**** Vorgegebener Text
# Kalender 2012: Tiere im Teich



## mitch (3. Okt. 2011)

Hallo, 

hier bitte eure schönsten "Tiere im Teich" Bilder reinladen.



und noch das Kleingedruckte:
mit dem Upload der Bilder gestattet Ihr das die Bilder für den Druck der "Hobby-Gartenteich.de" Kalender verwendet werden dürfen. Zugleich versichert Ihr das Ihr *die Bildrechte* für das jeweilige Foto *innehabt.*

*Danke im Voraus *​


----------



## Moonlight (10. Okt. 2011)

*AW: Kalender 2012: Tiere im Teich*

Okay ... ein paar Bilder habe ich in großer Auflösung. Alle anderen sind drastisch verkleinert, damit kann man nichts anfangen.

Mandy


----------



## Eva-Maria (11. Okt. 2011)
********
**** Datenabschnitt
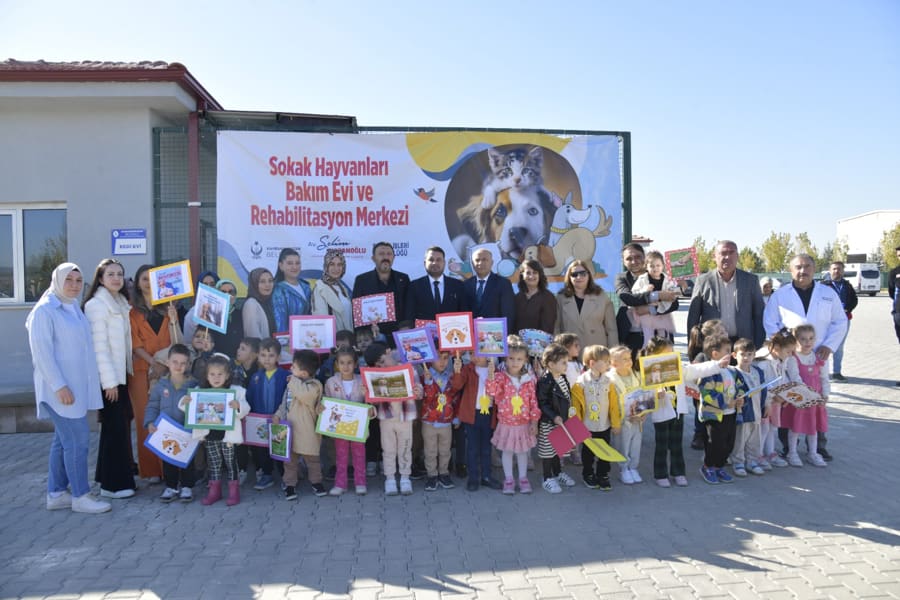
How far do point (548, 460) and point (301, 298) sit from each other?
********
Aufgabe. Schreib den Forumsthread über den Teichkalender weiter und setze nach seiner letzten Zeile an. Das Material ist eigenständig und gehört nicht zum Forumsthread über den Teichkalender.

Lösung der Aufgabe.
*AW: Kalender 2012: Tiere im Teich*

Wer keine Koi im Teich, der hat vll. anderes "Getier", so wie wir


----------



## Petra (11. Okt. 2011)

*AW: Kalender 2012: Tiere im Teich*

Hallo

Leider habe ich diese Jahr keine Bilder aber trotzdem kaufe ich einen Kalender denn der ist wie jedes Jahr sehr schön.


----------



## Ulli (2. Nov. 2011)

*AW: Kalender 2012: Tiere im Teich*

Hallo zusammen,

bin ich zu spät dran? Hier noch welche von mir...


----------



## engelchen1010 (2. Nov. 2011)

*AW: Kalender 2012: Tiere im Teich*

JUHU

habe auch noch welche wenns noch net zu spät ist


----------



## Stadtkind (19. Nov. 2011)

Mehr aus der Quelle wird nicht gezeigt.